Por Jaime GARCÍA CHÁVEZ./

Ver, valorar, diagnosticar a un país desde afuera, aparte de dar perspectiva, conduce por lo general a establecer verdades solo en apariencia ocultas. Se trata de la trillada metáfora del árbol que impide ver al bosque.

La semana  concluyó, cuando menos, con dos estupendas —por certeras—miradas que nos desvelan el México que tenemos en materia de corrupción y agudización de la pobreza. La primera se nos presenta bajo el celofán de Transparencia Internacional: el índice de percepción de la corrupción  es mayor en México, lo que significa que la trasparencia —la federal y local— no ha generado los frutos a que se le asocia y es así porque los mecanismos de rendición de cuentas, de fiscalización, de auditoría pública continúan o paralizados,  o trabajando a medio vapor, o sesgados para utilizarse discrecionalmente como máscara  e instrumento político de ataque a los que no comulgan con los equipos gobernantes.

La corrupción no se abate, crece como una monstruosa plaga y carcome al Estado, a la sociedad y, a final de cuentas, desfoga recursos que  paran en manos de los  oligarcas o los poderosos y demerita los beneficios de quienes están debajo en la escala social y cada vez más se empobrecen o simplemente, padecen la precarización de sus condiciones en   rubros tan importantes como educación, salud, seguridad, atención a los jóvenes, vale decir los condenados a muerte por el neoliberalismo.

La pobreza, ese otro cáncer que nos corroe se ha incrementado en este gobierno panista de Calderón. Diga lo que diga él o su equipo, la mirada externa de la Cepal tiene mejores ojos, entre otras razones por su compromiso con la verdad y los instrumentos científicos de la economía.

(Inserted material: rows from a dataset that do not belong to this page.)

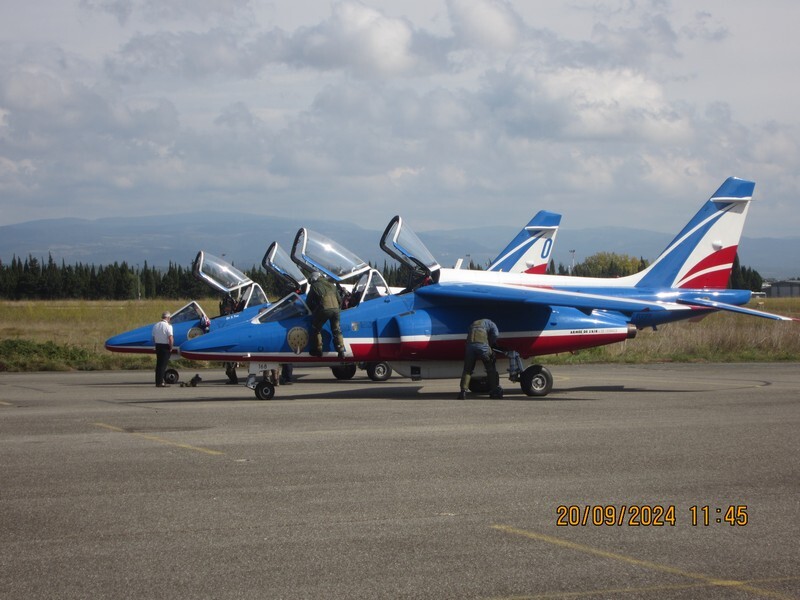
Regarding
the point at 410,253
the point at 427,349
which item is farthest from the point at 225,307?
the point at 427,349

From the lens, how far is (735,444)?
1099 cm

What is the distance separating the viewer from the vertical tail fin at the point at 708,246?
70.0 feet

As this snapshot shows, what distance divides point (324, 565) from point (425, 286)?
40.8 feet

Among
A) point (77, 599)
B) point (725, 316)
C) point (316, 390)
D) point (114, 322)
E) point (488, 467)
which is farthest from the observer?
point (114, 322)

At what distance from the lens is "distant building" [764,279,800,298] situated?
157 m

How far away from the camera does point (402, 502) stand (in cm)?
796

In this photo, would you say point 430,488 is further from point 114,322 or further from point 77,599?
point 114,322

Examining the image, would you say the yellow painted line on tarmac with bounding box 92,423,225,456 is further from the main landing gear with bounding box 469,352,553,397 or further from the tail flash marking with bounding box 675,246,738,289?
the tail flash marking with bounding box 675,246,738,289

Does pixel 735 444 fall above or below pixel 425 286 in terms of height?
below

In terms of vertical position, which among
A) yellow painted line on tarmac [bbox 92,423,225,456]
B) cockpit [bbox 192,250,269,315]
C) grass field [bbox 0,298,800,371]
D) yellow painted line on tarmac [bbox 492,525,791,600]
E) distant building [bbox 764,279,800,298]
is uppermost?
distant building [bbox 764,279,800,298]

Así es. Para la Cepal la pobreza no se redujo, lo  contrario es cierto: creció, se incrementó. De 2006 a 2008 la pobreza pasó de 31.7 a 34.8 al igual que la indigencia que del 8.7 se fue al 11.2 de la población que somos en México: 112 millones de seres humanos que también en cantidad de millones —no quiero abrumarlo con cifras— no tienen nada para comer en este  instante.

La voz cepalina no se detiene ahí. Sugiere  un cambio de rumbo, acotando algo importantísimo: es indispensable desligar  a la juventud del narcotráfico. Si no lo hacemos, más temprano que tarde,  llegará a la barbarie.

Solo un  nuevo gobierno responsable creará instituciones educativas, sanitarias, de salud, cultura y deporte para brindar a los jóvenes alternativas opuestas y distintas a las que ofrecen los neoliberales para los cuales el asunto es de policía, a grado tal que pretenden reducir la edad penal a 14 años.

El maestro Rolando Cordera  ha llamado a no estar pasivos pensando que el mundo irá así necesariamente. Nos dice que eso es falso: podemos cambiar y, además, debemos hacerlo borrando de nuestro horizonte el neoliberalismo pródigo con unos cuantos plutócratas (Slim y compañía) y  devastador con toda la nación.

Y en medio de todo esto el oportunismo cínico del PRI: llama a los últimos 10 años de Fox y Calderón la década perdida. ¿Ya se les olvidó que el modelito lo trajo De la Madrid, lo consolida Salinas y lo retocó Zedillo? No lo olvidemos.